The IO files used by mpi_mchf can be divided into two categories based on their use:

  1. Small input data files (cfg.inp, cfg.h, wfn.inp. There is a single copy of each file. Each node process the file and broadcasts the data to the other nodes. Those files are small and incurs only a negligible communication overhead. In addition, the output files wfn.out, summry, LSn.l have a single copy, which is written by processor 0.

    1. wfn.inp initial estimates for the wave function
    2. wfn.out computed radial functions.
    3. cfg.inp configuration list
    4. cfg.h file containing information for the memory allocation.
    5. summry summary of wave function properties
    6. LSn.l eigenvectors for each LS term.
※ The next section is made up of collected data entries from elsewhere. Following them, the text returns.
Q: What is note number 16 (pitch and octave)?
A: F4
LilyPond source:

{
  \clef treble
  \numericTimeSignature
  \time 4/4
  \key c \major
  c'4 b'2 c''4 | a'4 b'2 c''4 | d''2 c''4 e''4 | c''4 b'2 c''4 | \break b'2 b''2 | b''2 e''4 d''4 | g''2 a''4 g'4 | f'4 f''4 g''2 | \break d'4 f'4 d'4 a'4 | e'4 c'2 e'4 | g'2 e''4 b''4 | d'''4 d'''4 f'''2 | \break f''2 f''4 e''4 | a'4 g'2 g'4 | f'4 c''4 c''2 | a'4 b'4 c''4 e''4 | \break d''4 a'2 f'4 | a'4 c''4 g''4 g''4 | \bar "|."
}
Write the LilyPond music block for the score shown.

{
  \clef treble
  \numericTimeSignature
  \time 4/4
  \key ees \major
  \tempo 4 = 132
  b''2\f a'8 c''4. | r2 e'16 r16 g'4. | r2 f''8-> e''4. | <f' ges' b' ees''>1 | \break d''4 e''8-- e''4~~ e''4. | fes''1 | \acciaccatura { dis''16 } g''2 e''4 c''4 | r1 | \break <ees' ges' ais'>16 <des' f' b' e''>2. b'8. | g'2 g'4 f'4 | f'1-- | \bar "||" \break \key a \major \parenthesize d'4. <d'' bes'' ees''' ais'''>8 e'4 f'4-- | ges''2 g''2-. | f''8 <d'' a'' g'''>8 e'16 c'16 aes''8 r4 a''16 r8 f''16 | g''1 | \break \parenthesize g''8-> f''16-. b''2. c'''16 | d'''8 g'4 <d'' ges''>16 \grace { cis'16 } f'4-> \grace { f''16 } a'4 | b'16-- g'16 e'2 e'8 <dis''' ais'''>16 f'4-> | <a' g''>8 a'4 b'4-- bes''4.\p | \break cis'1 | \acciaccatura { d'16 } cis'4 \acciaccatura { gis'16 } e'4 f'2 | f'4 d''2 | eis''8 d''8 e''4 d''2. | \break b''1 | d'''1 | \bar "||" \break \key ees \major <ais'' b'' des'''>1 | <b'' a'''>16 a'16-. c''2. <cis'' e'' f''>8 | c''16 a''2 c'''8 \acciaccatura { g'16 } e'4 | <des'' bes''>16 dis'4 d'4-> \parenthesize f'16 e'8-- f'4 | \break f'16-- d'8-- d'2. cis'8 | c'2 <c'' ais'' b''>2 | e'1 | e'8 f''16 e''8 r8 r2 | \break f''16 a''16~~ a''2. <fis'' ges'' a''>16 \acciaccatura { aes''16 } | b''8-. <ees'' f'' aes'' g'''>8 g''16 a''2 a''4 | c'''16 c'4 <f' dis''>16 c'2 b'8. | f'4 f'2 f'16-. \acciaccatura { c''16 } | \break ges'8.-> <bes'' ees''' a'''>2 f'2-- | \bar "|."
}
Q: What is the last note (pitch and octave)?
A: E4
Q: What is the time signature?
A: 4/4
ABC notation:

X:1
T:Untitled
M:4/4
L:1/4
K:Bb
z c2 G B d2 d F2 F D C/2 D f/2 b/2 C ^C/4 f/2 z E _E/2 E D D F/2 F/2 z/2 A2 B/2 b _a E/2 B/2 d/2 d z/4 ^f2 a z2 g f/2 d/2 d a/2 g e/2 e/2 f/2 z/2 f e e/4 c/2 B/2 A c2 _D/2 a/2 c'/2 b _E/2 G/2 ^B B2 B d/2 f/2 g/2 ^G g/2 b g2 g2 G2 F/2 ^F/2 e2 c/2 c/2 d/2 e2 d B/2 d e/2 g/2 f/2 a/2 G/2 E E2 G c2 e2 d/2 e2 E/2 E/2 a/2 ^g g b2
  2. Node dependent large data files, with a copy per node They contain the integral coefficient and pointer data. Depending on how extensive is the computational model, c.lst.nnn may exceed 1 GB, the pointer data files ico.lst.nnn, ih.lst.nnn, yint.lst.nnn may reach hundreds of MB, and they need to be processed in parallel. Each file has a name comprised by a basename which is the same as the serial version. However, the filename appends the node ID. Those files are needed only for the mchf calculation. They are Z independent and can be reused when the configuration lists have not changed.
    1. c.lst.000 pointer and coefficient data for each element of the Hamiltonian
    2. ico.lst.000 column indexes per element
    3. ih.lst.000 row index
    4. yint.lst.000 integral data

    Details about the format and each entry are given in chapter  13.16.